MetaMask Co-Founder Dan Finlay Leaves Consensys After 10 Years
MetaMask co-founder Dan Finlay is leaving Consensys after more than 10 years, stepping back from one of crypto’s most influential wallet projects as burnout and family priorities reshape the careers of some of the sector’s earliest public builders.
Quick Insights
- MetaMask co-founder Dan Finlay said April 23 was his last day at Consensys after more than 10 years building the wallet.
- Finlay said he was burned out and needed to spend more time with his family, while adding that the MetaMask team has "an amazing road ahead of them."
- His exit comes as MetaMask keeps expanding its smart account and delegated permissions tooling for safer onchain use.
MetaMask co-founder Dan Finlay has left Consensys after more than a decade working on the Ethereum wallet, saying in a public post that he is burned out and needs time with his family. In the same note, Finlay said April 23 was his last day at the company and wished the MetaMask team well as the product moves into its next phase.
That makes this more than a routine executive change. Finlay has been one of MetaMask's most recognisable builders since the wallet's early years, when it started as a browser extension and grew into a common entry point for self-custody, DeFi and NFT activity across Ethereum and other EVM networks. Readers looking for the wider market backdrop can revisit Nakamoto Daily's guide to how DeFi works in 2026.
Dan Finlay Says Burnout Ended a 10 Year MetaMask Run
In his departure post, Finlay wrote that he had been building MetaMask for more than 10 years and needed to step back. The wording was simple and personal rather than strategic, which helps explain why the reaction from across crypto focused less on product questions and more on the strain that comes with staying in a highly visible role for that long.
That response reflects Finlay's place in the wallet market. MetaMask was incubated inside Consensys, which says it helped develop the infrastructure that supported Ethereum from its earliest years, and the wallet later became one of the best-known consumer products in that stack. MetaMask's own 2025 roadmap, authored by Finlay, described the wallet as a gateway to self-custody used by millions each year and framed the next product cycle around making that experience more intuitive and safer for mainstream users.
Dan Finlay said he was leaving Consensys after more than a decade building MetaMask. Source: Daniel Finlay LinkedIn post
MetaMask Smart Accounts Show Where the Wallet Goes Next
Finlay's departure also lands at an important product moment for MetaMask. Over the past year, the wallet has been leaning harder into smart accounts, delegated permissions and account abstraction tools that aim to make onchain activity less brittle for everyday users.
That push is visible across recent MetaMask materials. The company's 2025 roadmap laid out a plan to improve web3 user experience and rework self-custody around safer and more flexible design, while newer product updates and security reports highlighted MetaMask Smart Accounts and the Delegation Framework as part of that shift. In practical terms, MetaMask is trying to move beyond the old model where one mistake, one lost recovery phrase or one unsafe approval can carry outsized consequences.
That is worth watching because leadership changes tend to look different when they happen during a transition in product architecture.
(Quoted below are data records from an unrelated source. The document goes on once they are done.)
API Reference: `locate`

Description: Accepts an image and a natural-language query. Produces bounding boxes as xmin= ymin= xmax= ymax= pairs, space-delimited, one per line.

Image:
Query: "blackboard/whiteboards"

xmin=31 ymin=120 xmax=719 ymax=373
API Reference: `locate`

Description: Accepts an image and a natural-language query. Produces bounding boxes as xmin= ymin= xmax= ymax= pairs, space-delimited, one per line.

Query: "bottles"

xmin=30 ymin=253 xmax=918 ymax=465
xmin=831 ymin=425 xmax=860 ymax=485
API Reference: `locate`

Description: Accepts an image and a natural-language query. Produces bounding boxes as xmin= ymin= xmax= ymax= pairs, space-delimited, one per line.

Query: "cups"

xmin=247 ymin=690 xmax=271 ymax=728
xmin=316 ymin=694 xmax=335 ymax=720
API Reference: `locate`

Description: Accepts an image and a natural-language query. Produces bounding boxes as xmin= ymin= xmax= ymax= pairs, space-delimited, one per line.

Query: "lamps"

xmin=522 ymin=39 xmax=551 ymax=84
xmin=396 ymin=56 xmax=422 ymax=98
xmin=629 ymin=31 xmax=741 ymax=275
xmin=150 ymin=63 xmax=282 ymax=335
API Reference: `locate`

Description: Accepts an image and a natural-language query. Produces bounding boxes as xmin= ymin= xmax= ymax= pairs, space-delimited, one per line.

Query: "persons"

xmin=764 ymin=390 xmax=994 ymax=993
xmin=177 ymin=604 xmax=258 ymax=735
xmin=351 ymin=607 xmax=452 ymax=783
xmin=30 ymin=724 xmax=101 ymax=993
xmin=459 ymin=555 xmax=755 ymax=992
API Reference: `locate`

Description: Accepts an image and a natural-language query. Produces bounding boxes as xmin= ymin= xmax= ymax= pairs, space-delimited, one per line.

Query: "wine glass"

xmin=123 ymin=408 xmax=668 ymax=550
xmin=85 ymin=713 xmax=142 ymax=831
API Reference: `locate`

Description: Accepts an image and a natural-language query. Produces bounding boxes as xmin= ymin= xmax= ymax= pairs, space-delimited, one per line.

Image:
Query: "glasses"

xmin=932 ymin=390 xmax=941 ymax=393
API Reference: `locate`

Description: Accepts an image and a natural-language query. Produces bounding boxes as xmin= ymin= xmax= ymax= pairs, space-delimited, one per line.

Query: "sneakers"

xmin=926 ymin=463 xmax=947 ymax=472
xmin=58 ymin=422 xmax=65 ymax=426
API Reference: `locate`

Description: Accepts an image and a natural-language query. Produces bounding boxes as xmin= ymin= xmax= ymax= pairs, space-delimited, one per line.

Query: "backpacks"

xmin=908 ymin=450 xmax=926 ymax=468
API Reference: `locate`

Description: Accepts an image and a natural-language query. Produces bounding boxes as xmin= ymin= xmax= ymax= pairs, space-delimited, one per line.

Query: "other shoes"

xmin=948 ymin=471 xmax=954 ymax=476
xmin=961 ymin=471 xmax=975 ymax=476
Finlay is leaving at a time when MetaMask is not standing still. It is still one of the most important wallet brands in Ethereum, but it is also trying to widen its appeal beyond early crypto users and make self-custody less punishing.
Preston Pysh Adds to a Wider Pullback From Public Roles
Finlay is not the only long-time crypto figure to step back this week. Bitcoin investor and commentator Preston Pysh told followers he was also stepping away from public work, including podcasting, social media and venture capital, so he could focus on his family.
The two cases are not identical, but they point to a familiar pressure inside crypto and tech more broadly. Founders, operators and public advocates often spend years carrying both product work and audience expectations at the same time, which can be hard to sustain once companies grow larger and the public role becomes a job of its own.
That pattern has also shown up outside crypto. Apple said in July 2025 that long-time chief operating officer Jeff Williams would transition out of the role and retire later that year, while GitHub announced in August 2025 that chief executive Thomas Dohmke would step down by the end of the year to become a founder again. Those are very different companies and circumstances, but they underline the same point: long runs in public leadership roles can end because people are tired, not because the underlying sector thesis has changed.
That also seems to be the message from Finlay. He did not frame his exit as a loss of conviction in Ethereum, MetaMask or self-custody. He framed it as a personal reset after 10 years of building in public, which is a distinction the market will probably keep in mind as MetaMask continues its next product cycle.